== RECORDS TO USE ==
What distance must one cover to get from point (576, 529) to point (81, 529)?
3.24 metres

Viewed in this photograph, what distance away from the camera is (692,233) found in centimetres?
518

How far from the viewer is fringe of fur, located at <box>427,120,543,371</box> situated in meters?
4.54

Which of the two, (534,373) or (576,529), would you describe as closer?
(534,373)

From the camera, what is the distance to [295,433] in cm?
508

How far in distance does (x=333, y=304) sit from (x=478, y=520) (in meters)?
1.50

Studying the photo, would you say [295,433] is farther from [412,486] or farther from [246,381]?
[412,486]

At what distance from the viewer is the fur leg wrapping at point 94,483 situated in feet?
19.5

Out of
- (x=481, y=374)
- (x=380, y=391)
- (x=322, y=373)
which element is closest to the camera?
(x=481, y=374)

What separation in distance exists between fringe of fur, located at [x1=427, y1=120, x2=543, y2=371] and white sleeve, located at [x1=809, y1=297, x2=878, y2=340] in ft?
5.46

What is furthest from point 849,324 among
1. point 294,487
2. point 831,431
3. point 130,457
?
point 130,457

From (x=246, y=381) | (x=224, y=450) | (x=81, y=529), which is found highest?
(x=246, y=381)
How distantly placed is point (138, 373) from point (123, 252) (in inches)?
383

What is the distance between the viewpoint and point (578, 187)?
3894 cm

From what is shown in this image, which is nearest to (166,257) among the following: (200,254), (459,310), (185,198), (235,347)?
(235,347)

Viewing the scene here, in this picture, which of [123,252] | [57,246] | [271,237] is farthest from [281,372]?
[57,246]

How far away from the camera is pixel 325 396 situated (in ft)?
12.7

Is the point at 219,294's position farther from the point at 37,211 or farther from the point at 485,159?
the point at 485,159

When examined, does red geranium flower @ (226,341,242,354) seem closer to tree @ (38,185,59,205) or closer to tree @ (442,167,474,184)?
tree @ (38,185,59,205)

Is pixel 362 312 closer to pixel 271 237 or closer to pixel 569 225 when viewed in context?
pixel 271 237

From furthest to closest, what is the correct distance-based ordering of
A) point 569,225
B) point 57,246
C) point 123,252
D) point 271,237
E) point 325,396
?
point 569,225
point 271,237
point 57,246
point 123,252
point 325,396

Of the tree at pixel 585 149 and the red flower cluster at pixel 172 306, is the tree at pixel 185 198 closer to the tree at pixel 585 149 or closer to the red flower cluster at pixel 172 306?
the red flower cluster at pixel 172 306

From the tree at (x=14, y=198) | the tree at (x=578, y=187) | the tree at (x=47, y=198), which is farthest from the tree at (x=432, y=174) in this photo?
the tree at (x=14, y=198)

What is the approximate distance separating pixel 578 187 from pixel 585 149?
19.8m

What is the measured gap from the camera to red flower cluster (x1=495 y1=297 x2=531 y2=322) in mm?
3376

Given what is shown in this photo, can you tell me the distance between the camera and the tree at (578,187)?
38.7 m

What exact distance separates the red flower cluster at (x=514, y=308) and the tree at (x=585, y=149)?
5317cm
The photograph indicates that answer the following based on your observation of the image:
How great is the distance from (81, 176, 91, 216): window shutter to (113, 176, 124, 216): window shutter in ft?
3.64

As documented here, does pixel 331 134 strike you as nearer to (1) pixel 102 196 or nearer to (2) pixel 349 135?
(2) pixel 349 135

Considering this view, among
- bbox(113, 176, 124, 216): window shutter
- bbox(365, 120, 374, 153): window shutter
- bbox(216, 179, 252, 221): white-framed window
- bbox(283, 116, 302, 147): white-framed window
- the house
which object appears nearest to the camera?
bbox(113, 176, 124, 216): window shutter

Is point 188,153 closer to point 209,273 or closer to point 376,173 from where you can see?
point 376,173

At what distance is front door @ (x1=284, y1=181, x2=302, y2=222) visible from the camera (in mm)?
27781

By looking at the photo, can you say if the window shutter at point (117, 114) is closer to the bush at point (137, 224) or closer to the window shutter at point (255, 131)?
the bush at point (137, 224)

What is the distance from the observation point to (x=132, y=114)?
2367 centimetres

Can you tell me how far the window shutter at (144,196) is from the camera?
===
EXERCISE DIRECTIONS: Copy the data word for word, beginning with the line that contains "What is the measured" and going on through the end of the data.

RESPONSE FOR THIS EXERCISE:
What is the measured gap from the camera to red flower cluster (x1=495 y1=297 x2=531 y2=322) in mm?
3376

Given what is shown in this photo, can you tell me the distance between the camera and the tree at (578,187)?
38.7 m

What exact distance separates the red flower cluster at (x=514, y=308) and the tree at (x=585, y=149)?
5317cm
The photograph indicates that answer the following based on your observation of the image:
How great is the distance from (81, 176, 91, 216): window shutter to (113, 176, 124, 216): window shutter in ft?
3.64

As documented here, does pixel 331 134 strike you as nearer to (1) pixel 102 196 or nearer to (2) pixel 349 135?
(2) pixel 349 135

Considering this view, among
- bbox(113, 176, 124, 216): window shutter
- bbox(365, 120, 374, 153): window shutter
- bbox(216, 179, 252, 221): white-framed window
- bbox(283, 116, 302, 147): white-framed window
- the house
which object appears nearest to the camera?
bbox(113, 176, 124, 216): window shutter

Is point 188,153 closer to point 209,273 or closer to point 376,173 from where you can see?
point 376,173

At what distance is front door @ (x1=284, y1=181, x2=302, y2=222) visible from the camera (in mm)?
27781

By looking at the photo, can you say if the window shutter at point (117, 114) is closer to the bush at point (137, 224) or closer to the window shutter at point (255, 131)?
the bush at point (137, 224)

What is the distance from the observation point to (x=132, y=114)?
2367 centimetres

Can you tell me how far the window shutter at (144,196) is from the camera?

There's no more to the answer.